VIGIL MECHANISM / WHISTLE BLOWER POLICY

PREAMBLE
Section 177 of the Companies Act, 2013 requires every listed company and such class or classes
of companies, as may be prescribed to establish a vigil mechanism for the Directors and
Employees to report genuine concerns in such manner as may be prescribed in Rule 7 of the
Companies (Meetings of Board and its Powers) Rule, 2014.
 Every other company which accepts deposits from the public;
 Every company which has borrowed money from banks and public financial institutions
in excess of Rs. 50 crores.
The Company has adopted a Code of Conduct for Directors and Senior Management Personnel
(“the Code”), which lays down the principles and standards that should govern the actions of
the Directors and Senior Management Personnel.
Any actual or potential violation of the Code, howsoever insignificant or perceived as such, is a
matter of serious concern for the Company. Such a vigil mechanism shall provide for adequate
safeguards against victimization of persons who use such mechanism and also make provision
for direct access to the chairperson of the Audit Committee in appropriate or exceptional cases.
Further Clause 49 of the Listing Agreement between listed companies and the Stock Exchanges,
inter alia, provides for a mandatory requirement for all listed companies to establish a
mechanism called “Whistle Blower Policy” for employees to report to the management
instances of unethical behavior, actual or suspected, fraud or violation of the company’s code
of conduct.
POLICY OBJECTIVES
The Company is committed to adhere to the highest standards of ethical, moral and legal
conduct of business operations. To maintain these standards, the Company encourages its
employees who have concerns about suspected misconduct to come forward and express these
concerns without fear of punishment or unfair treatment. A Vigil (Whistle Blower) mechanism
provides a channel to the employees and Directors to report to the Management concerns
about unethical behavior, actual or suspected fraud or violation of the Codes of conduct or
legal or regulatory requirements incorrect or mis-representation of any financial statements
and reports etc.
SCOPE
The Policy is an extension of the Code of Conduct for Directors & Senior Management
Personnel and covers disclosure of any unethical and improper or malpractices and events
which have taken place/ suspected to take place involving:

  1. Breach of the Company’s Code of Conduct.
  2. Breach of Business Integrity and Ethics.
  3. Breach of terms and conditions of employment and rules thereof.
  4. Intentional Financial irregularities, including fraud, or suspected fraud.
  5. Deliberate violation of laws/regulations.
  6. Gross or Wilful Negligence causing substantial and specific danger to health, safety and
    environment.
  7. Manipulation of company data/records.
  8. Pilferation of confidential/propriety information.
  9. Gross Wastage/misappropriation of Company funds/assets.
  10. To provide protection against Sexual Harassment of women at workplace.

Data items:
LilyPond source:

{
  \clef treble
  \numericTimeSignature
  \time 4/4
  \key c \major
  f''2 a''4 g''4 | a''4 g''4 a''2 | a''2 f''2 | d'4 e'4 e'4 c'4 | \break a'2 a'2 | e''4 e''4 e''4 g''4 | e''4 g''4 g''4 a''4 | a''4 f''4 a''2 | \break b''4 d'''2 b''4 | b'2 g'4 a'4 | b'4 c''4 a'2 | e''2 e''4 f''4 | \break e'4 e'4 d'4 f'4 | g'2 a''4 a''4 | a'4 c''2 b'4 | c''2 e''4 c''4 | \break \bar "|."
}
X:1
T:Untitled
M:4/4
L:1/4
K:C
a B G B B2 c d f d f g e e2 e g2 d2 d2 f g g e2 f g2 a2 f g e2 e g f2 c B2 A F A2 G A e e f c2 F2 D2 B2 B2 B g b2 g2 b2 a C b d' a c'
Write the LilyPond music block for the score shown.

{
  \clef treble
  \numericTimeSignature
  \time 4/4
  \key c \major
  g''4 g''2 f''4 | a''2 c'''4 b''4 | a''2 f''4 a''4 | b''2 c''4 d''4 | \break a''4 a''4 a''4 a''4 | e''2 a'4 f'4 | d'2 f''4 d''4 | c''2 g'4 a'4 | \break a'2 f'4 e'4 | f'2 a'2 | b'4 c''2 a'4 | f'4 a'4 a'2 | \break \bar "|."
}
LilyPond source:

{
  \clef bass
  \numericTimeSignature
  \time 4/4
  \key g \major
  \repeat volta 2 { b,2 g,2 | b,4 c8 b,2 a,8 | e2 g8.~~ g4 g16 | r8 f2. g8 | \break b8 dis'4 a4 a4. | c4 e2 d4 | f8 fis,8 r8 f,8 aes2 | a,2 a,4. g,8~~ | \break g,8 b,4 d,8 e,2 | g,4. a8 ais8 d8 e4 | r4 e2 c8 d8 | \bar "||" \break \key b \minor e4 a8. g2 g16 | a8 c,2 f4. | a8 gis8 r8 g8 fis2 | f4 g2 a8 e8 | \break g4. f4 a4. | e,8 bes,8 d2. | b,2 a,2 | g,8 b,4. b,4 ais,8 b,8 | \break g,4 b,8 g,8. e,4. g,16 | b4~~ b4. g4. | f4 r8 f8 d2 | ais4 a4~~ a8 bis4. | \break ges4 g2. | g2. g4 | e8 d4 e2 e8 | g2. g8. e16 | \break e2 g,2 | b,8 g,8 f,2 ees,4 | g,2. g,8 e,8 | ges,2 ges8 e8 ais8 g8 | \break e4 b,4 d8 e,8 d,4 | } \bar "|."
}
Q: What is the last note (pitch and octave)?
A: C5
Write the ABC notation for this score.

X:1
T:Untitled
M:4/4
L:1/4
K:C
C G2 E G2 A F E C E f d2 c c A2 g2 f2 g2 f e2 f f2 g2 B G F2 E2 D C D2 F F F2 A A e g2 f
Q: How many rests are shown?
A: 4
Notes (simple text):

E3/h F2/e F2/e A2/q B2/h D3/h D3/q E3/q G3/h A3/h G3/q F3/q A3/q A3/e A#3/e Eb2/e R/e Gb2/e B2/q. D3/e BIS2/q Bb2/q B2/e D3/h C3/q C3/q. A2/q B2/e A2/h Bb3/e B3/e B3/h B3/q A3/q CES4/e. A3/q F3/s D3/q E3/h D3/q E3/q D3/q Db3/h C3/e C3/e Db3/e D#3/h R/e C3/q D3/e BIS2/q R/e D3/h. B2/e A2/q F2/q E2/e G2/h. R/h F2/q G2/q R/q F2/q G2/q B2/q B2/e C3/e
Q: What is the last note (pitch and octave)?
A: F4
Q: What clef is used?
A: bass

- _To be done_:
**a.** According to the whistle blower policy, who must the vigil mechanism give direct access to in appropriate or exceptional cases?
**b.** Transcribe the whistle blower policy between "3. Breach of" and "environment.", inclusive.

- _Answers to each task_:
**a.** The chairperson of the Audit Committee.

**b.**
3. Breach of terms and conditions of employment and rules thereof.
  4. Intentional Financial irregularities, including fraud, or suspected fraud.
  5. Deliberate violation of laws/regulations.
  6. Gross or Wilful Negligence causing substantial and specific danger to health, safety and
    environment.